Measurement of aerosol particles, including particulate matter and heavy metal emissions, is vital for enforcing air quality regulations to protect human health.
Total Reflection X-ray Fluorescence (TXRF) spectroscopy offers ultra-trace, multi-element analysis in-the-field without complex sample preparation, making it an ideal tool for clean air initiatives and real-time particulate monitoring, as demonstrated in these Horizon Europe projects.
The new MI-TRAP initiative, part of Horizon Europe, aims to develop innovative solutions to the challenges of air quality in cities. One objective is to enable dynamic traffic, port, airport, and rail management through real-time air quality monitoring.

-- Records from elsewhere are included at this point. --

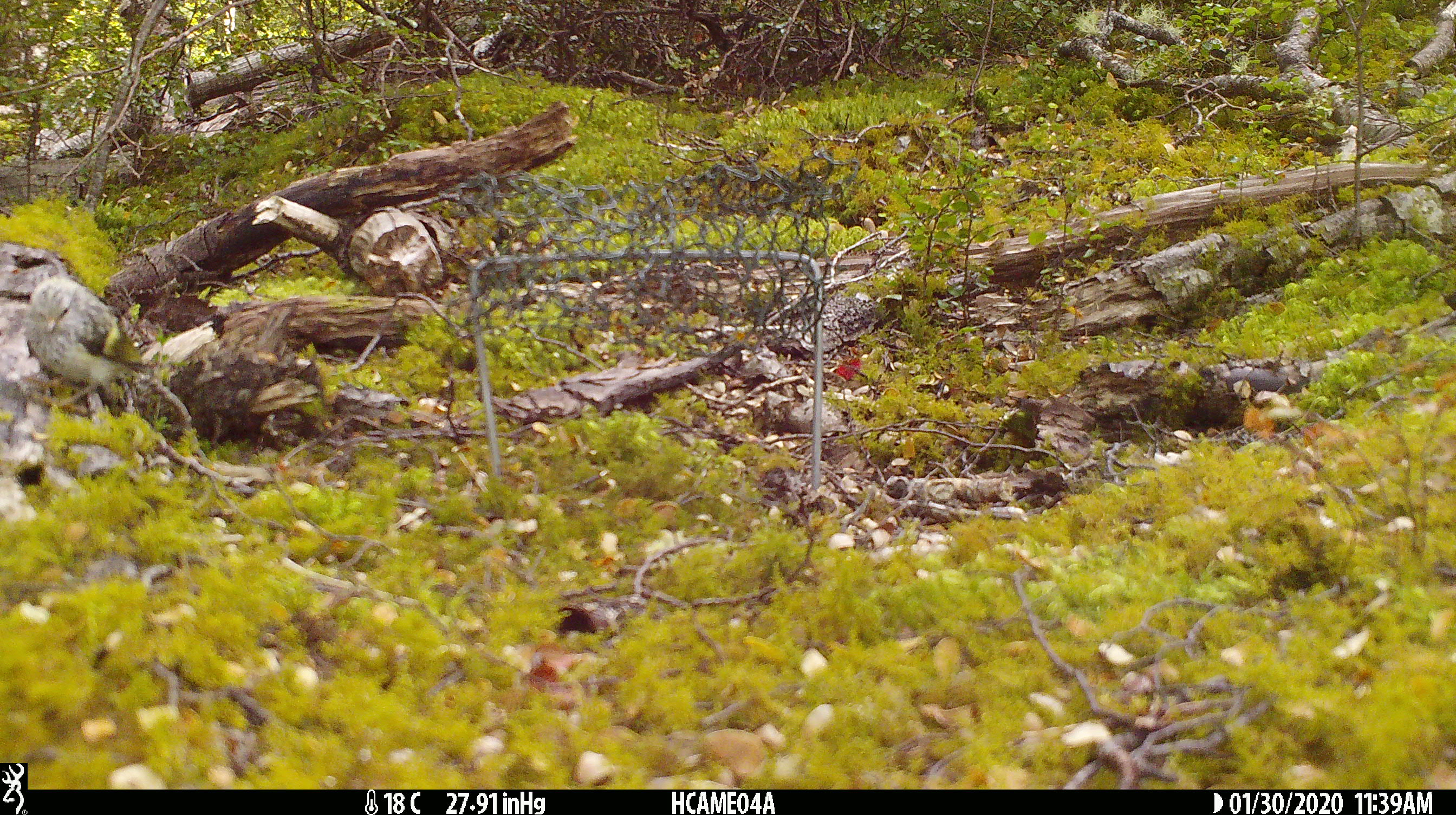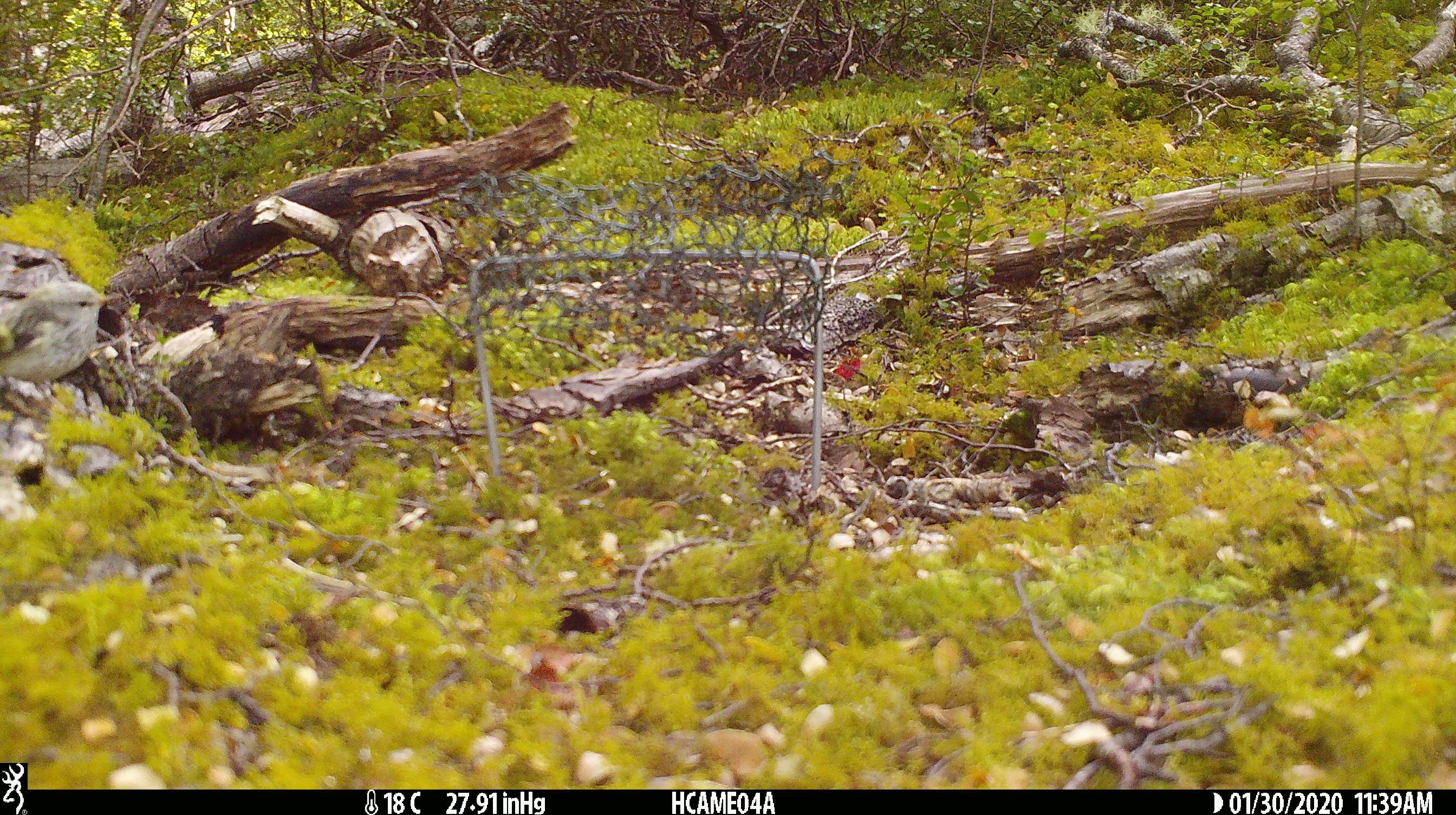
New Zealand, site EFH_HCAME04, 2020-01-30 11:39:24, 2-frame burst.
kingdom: Animalia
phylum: Chordata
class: Aves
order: Passeriformes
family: Acanthisittidae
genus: Acanthisitta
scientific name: Acanthisitta chloris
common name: rifleman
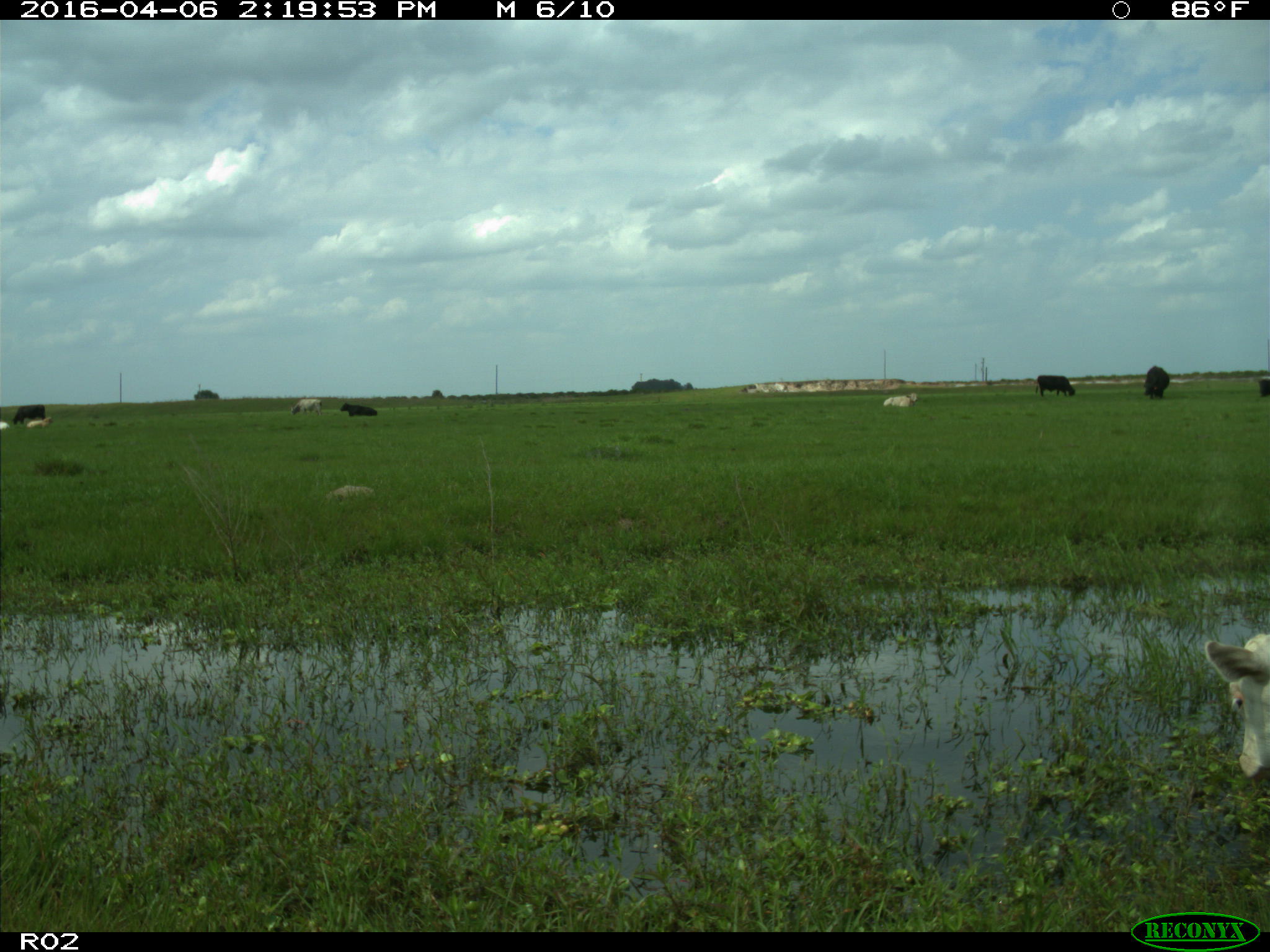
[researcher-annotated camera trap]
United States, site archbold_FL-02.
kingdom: Animalia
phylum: Chordata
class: Mammalia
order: Artiodactyla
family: Bovidae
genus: Bos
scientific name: Bos taurus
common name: domestic cow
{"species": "Bos taurus (domestic cow)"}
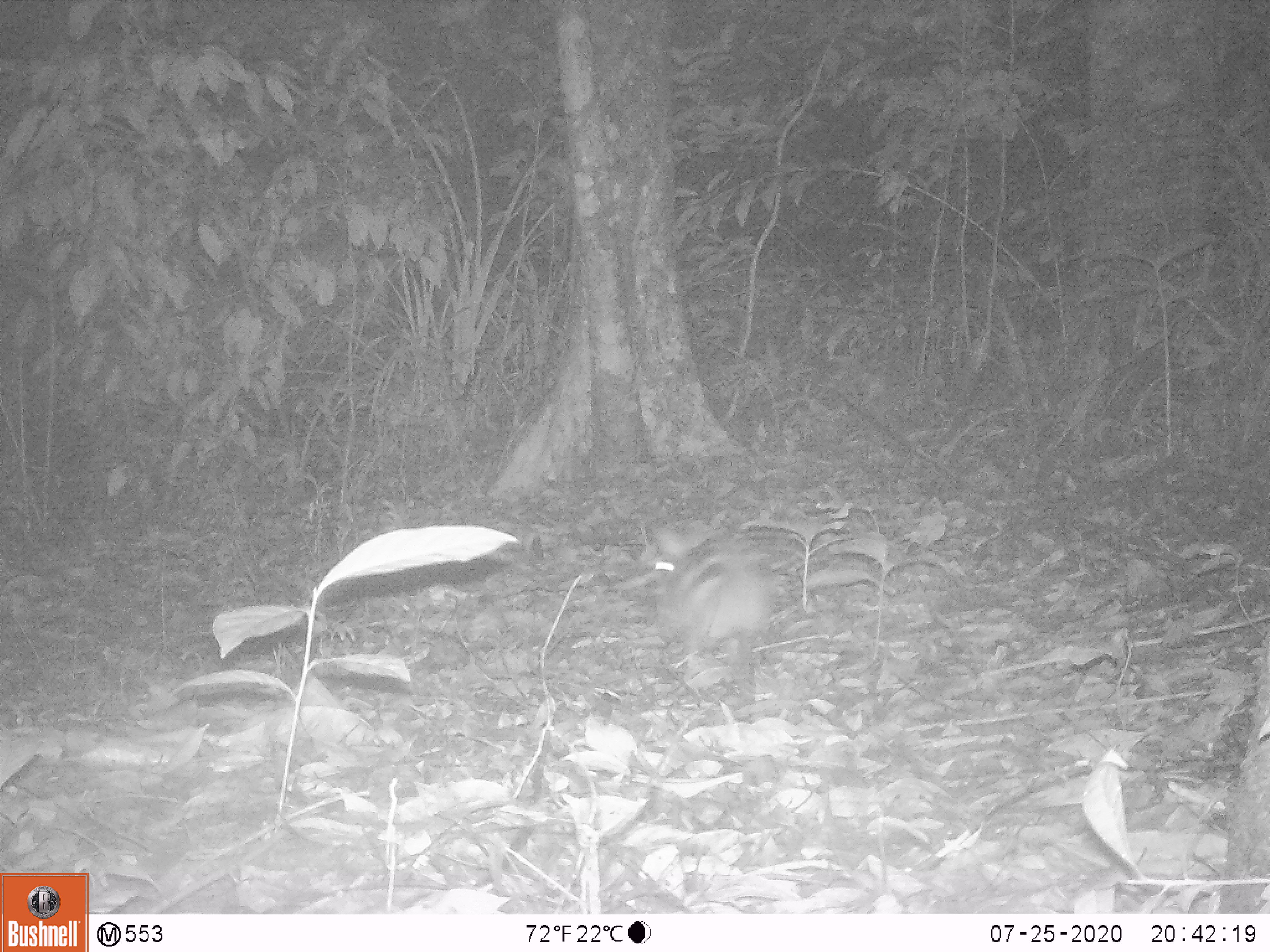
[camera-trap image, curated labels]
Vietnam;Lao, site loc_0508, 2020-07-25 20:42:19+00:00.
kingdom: Animalia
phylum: Chordata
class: Mammalia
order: Lagomorpha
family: Leporidae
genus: Nesolagus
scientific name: Nesolagus timminsi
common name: annamite striped rabbit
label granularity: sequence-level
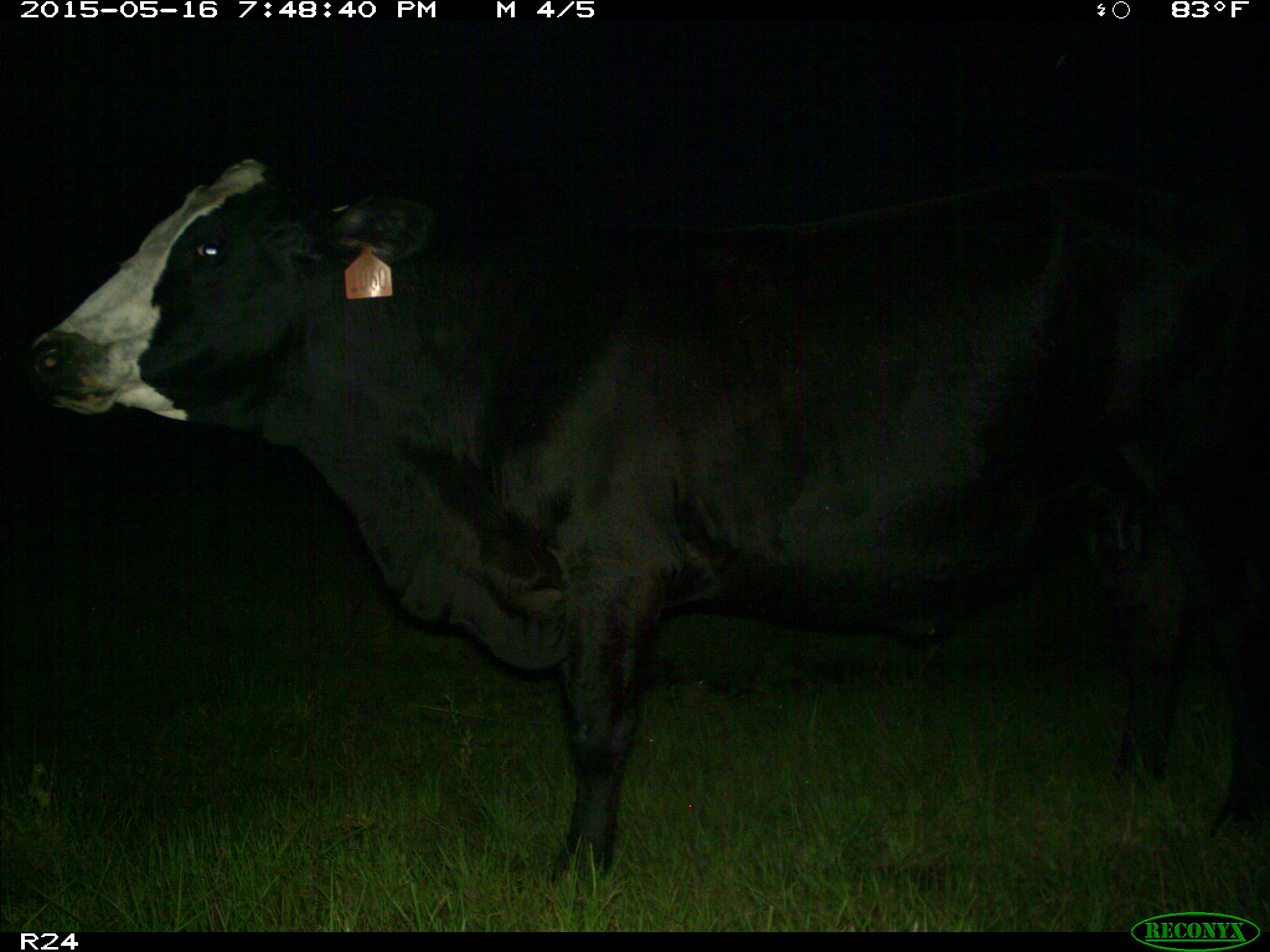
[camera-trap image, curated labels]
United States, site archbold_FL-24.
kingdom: Animalia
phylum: Chordata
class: Mammalia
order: Artiodactyla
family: Bovidae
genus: Bos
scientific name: Bos taurus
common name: domestic cow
Bos taurus (domestic cow).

In an initial MI-TRAP project campaign the T-AERO package, for the direct sampling and trace element analysis of aerosols by TXRF spectroscopy, was recently tested in Florence, Italy.
On-site measurements with a portable TXRF spectrometer enabled the detection of elements such as Cr, Cu, Ni, As, and Pb in all runs.
Figure 1 shows an example of the development of the mass content of the elements Ni and Pb in the different size fractions during the four-day campaign with 14 sampling runs. Even with a short sampling time of one hour, detection limits in the pg/m³ range were achieved. Comparative measurements are currently being carried out using reference methods to validate the T-AERO concept in conjunction with TXRF.
The AEROMET (Aerosol Metrology for Atmospheric Science and Air Quality) project lays the foundation and strengthens metrological frameworks for air quality monitoring in Europe. The overall aim of the project is to develop and demonstrate methods with improved traceability and sensitivity for aerosol composite analysis.
The effectiveness of the recently introduced EU countermeasures against air pollution depends on the excellence of the air quality metrology. Although metrics such as the mass concentration of airborne particulate matter (PM), including PM10 and PM2.5, are currently in use, the level of uncertainty is too high and the traceability is insufficient.
One specific objective of the AEROMET project is to apply mobile X-ray spectroscopy techniques combined with particle sampling techniques to quantify particle compositions in the field for real time analysis. Results are then corroborated by a backup lab-based reanalysis of samples.
During summer 2018 two on-site campaigns were conducted in Hungary and Italy. Aerosols were captured with different sampling technologies; for instance a Dekati 13 stage impactor, which fractionates particles in the range from 0.03 to 10 µm. Sampling was performed on acrylic discs, which were directly measured with one of Bruker's TXRF spectrometers without any further treatment. Even after short sampling times, toxic elements like Ni, Pb, As could be quantified and related to specific particle fractions.
Since publishing this research in 2021 the aerosol monitoring capabilities of our TXRF spectrometer range has been further enhanced with the T-AERO package, a spectroscopy solution for direct, on-site aerosol analysis.
The AEROMET and MI-TRAP projects received funding from the European Union's Horizon 2020 program.